CANADA – Ottawa Police union echoes chief’s comments in face of ombudsman’s criticisms (2013-11-07)

Published on November 7 2013 by admin

[[ SUMMARY / COMMENTS : The head of the Ottawa police union accepts police oversight (the minimum!), but, like the police chief, says there isn’t a pressing need for talks around de-escalation tactics here because local officers already do it all the time. “To echo the chief’s comments, we already do a lot of de-escalation. Our whole training is around de-escalation,” Skof said, adding that the police union was against the decision to no longer use taser-cams ($429 each) captured police-perspective video, which could be key in use-of-force investigations, arguing for body-worn cameras which result in a clearance rate higher than 90 per cent in cases where there have been complaints. “A picure is worth a thousand words”, as they say on the TASER site.]]

Ottawa Citizen, by Shaamini Yogaretnam

OTTAWA — The president of the Ottawa police union says that while he accepts police oversight there isn’t a pressing need for talks around de-escalation tactics here because local officers already do it all the time.

Ottawa Police Association president Matt Skof on Wednesday backed up police Chief Charles Bordeleau in responding to criticism of their force from Ontario Ombudsman Andre Marin.

Skof echoed comments from Bordeleau a day earlier that he hasn’t formally heard from Marin, who is conducting an investigation into police use-of-force in the province.

On Tuesday, Marin said the Ottawa police force has been one of those reluctant to co-operate with his investigation.

“I’ve been working with the chief now for a year-and-a-half. If there’s something that we’re missing here, that we’re not participating in, let us know, because we take our direction from the (Ministry of Community Safety and Correctional Services) and we have always co-operated,” Skof said.

“To echo the chief’s comments, we already do a lot of de-escalation. Our whole training is around de-escalation,” Skof said.

“It’s not that the union doesn’t accept oversight, it’s quite the contrary. We’re just not seeing this need.”

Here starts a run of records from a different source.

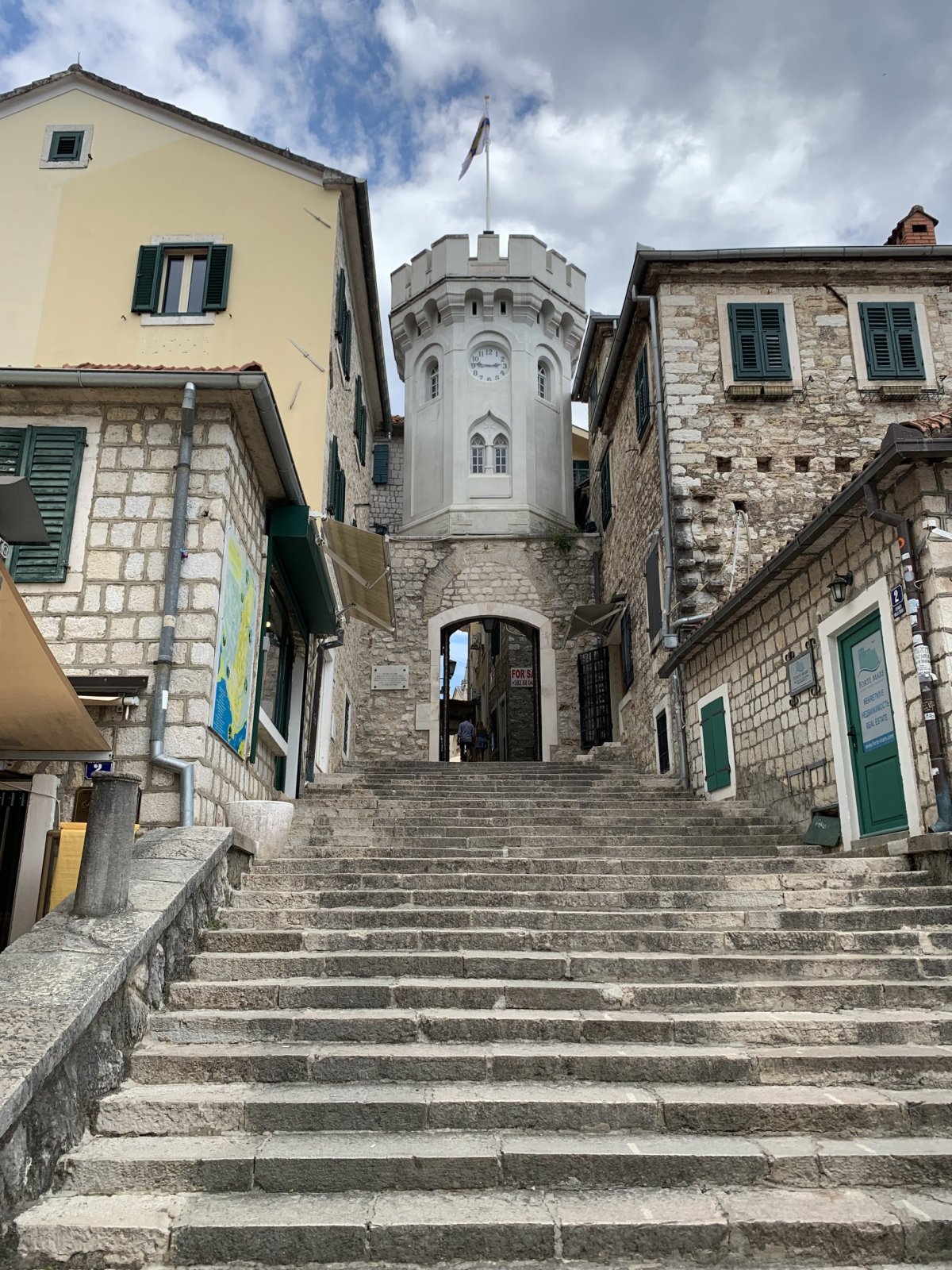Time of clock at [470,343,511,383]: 2:46
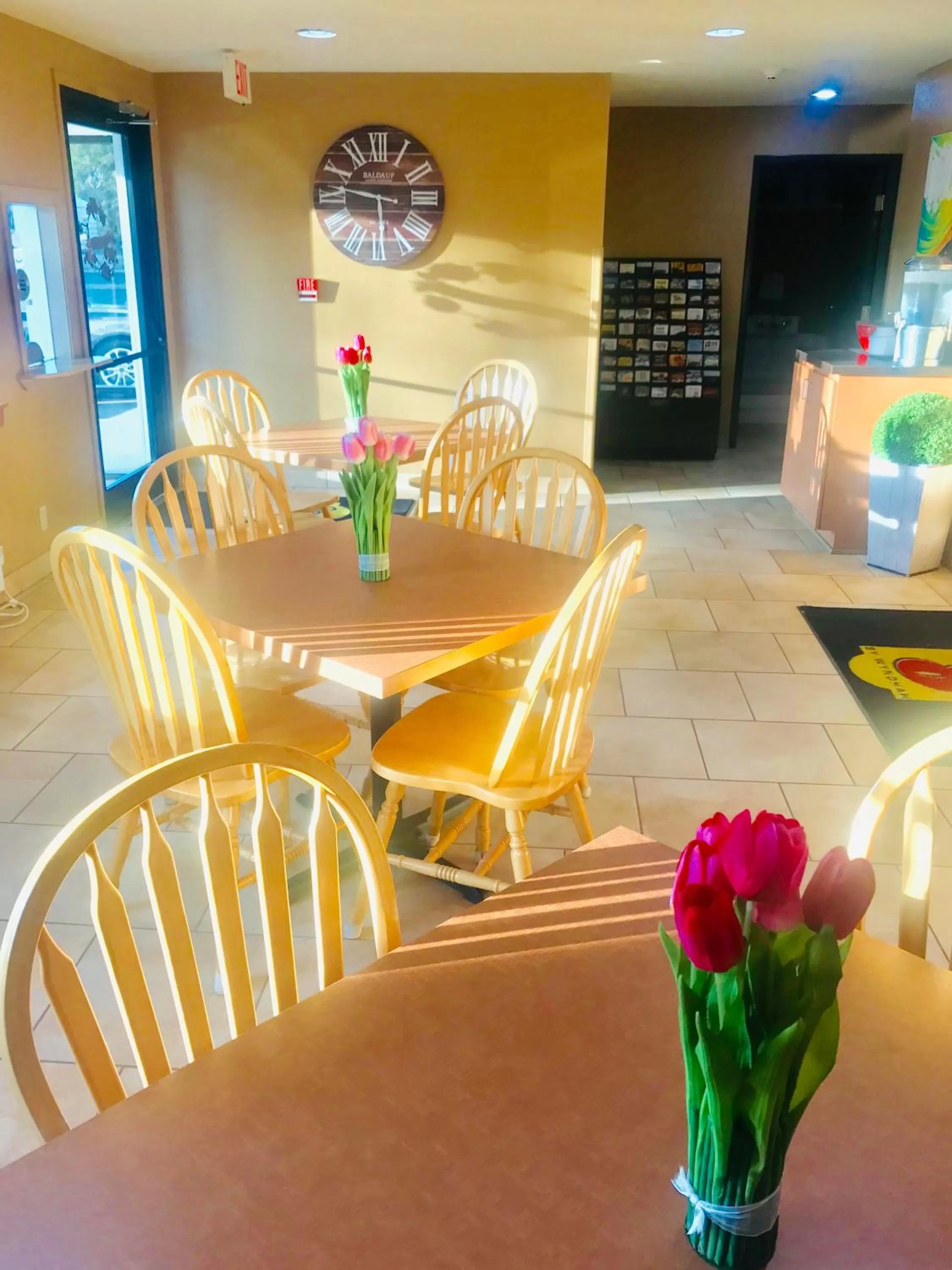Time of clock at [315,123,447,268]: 5:46
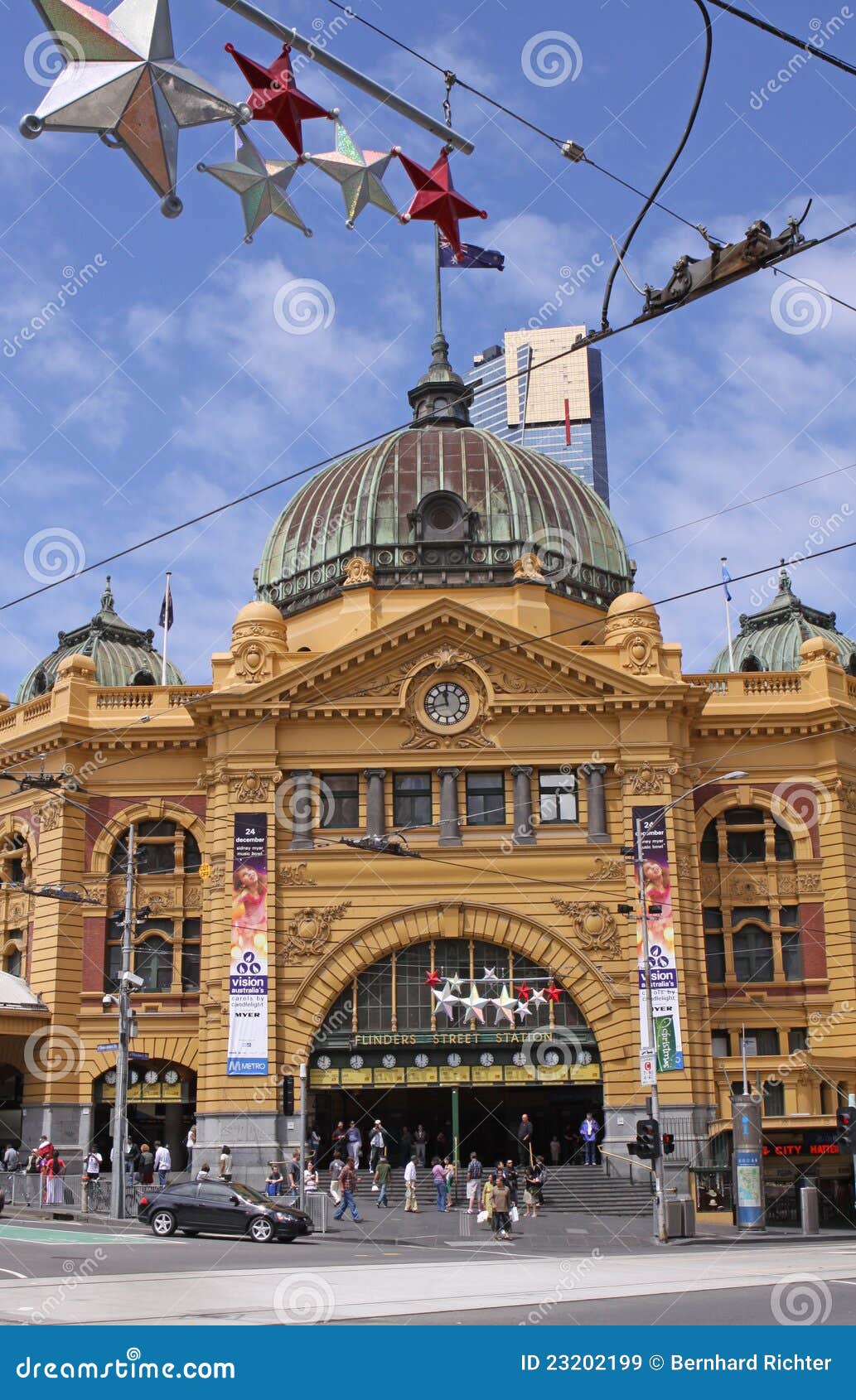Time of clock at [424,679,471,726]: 11:42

In an editorial board meeting with the Citizen on Tuesday, Marin characterized those kinds of statements as defensive “instant” reactions, which he said he hoped would pass over time as his investigation continued.

Marin also criticized Bordeleau for removing cameras from Tasers that captured police-perspective video, which could be key in use-of-force investigations.

“I don’t think that was a very wise move,” Marin said.

Even former SIU director Ian Scott, who left the helm of the civilian body that oversees forces in the province in mid-October, heralded Ottawa police’s decision to initially equip the weapons with cameras before being told that the cameras had since been removed. Scott said video was the most powerful tool available in use-of-force investigations.

Skof has long said that police ought to be looking at newer technology around body-worn cameras or lapel cameras, but said he agrees with Bordeleau’s decision to stop using the Taser cameras.

Skof said across the country, forces are seeing an officer-clearance rate higher than 90 per cent in cases where there have been complaints when some kind of video was available. Often, that clearance is immediate, doing away with a lengthy and costly process.

The company that monopolizes the conducted energy weapon industry would agree.

“A picture is worth a thousand words, a video is even better,” entices the Taser website. But, the lure isn’t just suggested, it’s spelled out.

“The TASER CAM™ law enforcement video recorder offers increased accountability — not just for police officers, but for the people they arrest. Without video, it can be the officer’s word against the suspect’s word. Now with the TASER CAM recorder, every potential TASER X26 deployment can be documented with full audio and camera video.”

The cameras, priced at $424.95 US each, automatically engage anytime the weapon’s safety is released.

Bordeleau maintains that evidence Ottawa police received suggested the cameras were ineffective given the cost.

“One of the issues is that the camera was draining the battery rapidly from the Taser halfway through the shift,” Bordeleau said. “The positioning of the camera on the handle of the Taser is problematic because if you’re using a Taser using two hands you’re covering up the camera.

“The quality of the video is extremely grainy and it was very poor quality.”

The activation, though automatic, also didn’t happen until the weapon was removed from its holster and pointed, effectively eliminating the much-needed police context that frames using force.

“We’re an organizations that makes decisions based on evidence,” Bordeleau said.

The ombudsman was not available for an interview Wednesday after speaking at length to the Citizen on Tuesday. In that meeting, Marin said he would be sending letters out to all police chiefs and unions in the province seeking their input in the investigation.